I don't demand that Nando Moura defend Lula without being a lulist or the left without being a leftist, but to go up on a platform to say that Brazil is going to become Venezuela…who would even leave home to listen to such nonsense?

There is a moment in his speech when he complains that people go to his channel (YouTube, I suppose) to accuse him of being in a demonstration with Ciro Gomes and some names from the left. It's strange to see people vibrating with the speech of someone who…has a YouTube channel. After all, what is the representation of someone who – just – has a YouTube channel? He does not speak on behalf of any social group, any socially excluded group, any minority group, not even any employers' group, entrepreneurs, nothing. Any discussion with this figure is not done in any committee, commission, assembly, party headquarters, union, federation, association, nothing. This is a youtuber whose main (if not only) means of contact with Brazilian reality is his channel on the platform, which has more than three million subscribers.
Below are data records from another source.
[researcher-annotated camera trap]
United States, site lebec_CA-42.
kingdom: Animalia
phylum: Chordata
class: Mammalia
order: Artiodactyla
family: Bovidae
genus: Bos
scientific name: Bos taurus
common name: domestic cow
The relevance given to his YouTube channel to the detriment of any other point of contact with social reality seems to suggest that his place definitely should not be in a political event in favor of the impeachment of a genocidal and crazy government. It even seems contradictory that someone apolitical (“I'm just a guy”, he said) is precisely at an essentially political event. Luckily for him, most likely the audience that heard him on September 12th will not be able to differentiate a political act from a rock concert, where profanity easily draws applause from the audience (“Ciro fucking Gomes”, said the MBL leader to announce Ciro!).
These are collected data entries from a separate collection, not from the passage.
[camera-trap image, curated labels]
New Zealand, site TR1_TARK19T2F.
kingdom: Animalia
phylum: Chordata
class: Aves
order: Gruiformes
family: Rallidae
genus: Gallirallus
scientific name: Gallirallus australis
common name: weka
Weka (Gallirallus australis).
If, on the one hand, the exemption label gives Nando Moura a kind of special “place of speech” among third way enthusiasts, on the other hand, the insignificance and emptiness of his words degrades political discourse, crucial for the moment in which that the country finds itself, to an adventure full of superficialities. Nando Moura at least managed to show that for the right in sneakers “place of speech” is equivalent to “common place”.

*Flávio Gabriel Capinzaiki Ottonicar is a doctoral candidate in philosophy at the Federal University of São Carlos (UFSCar).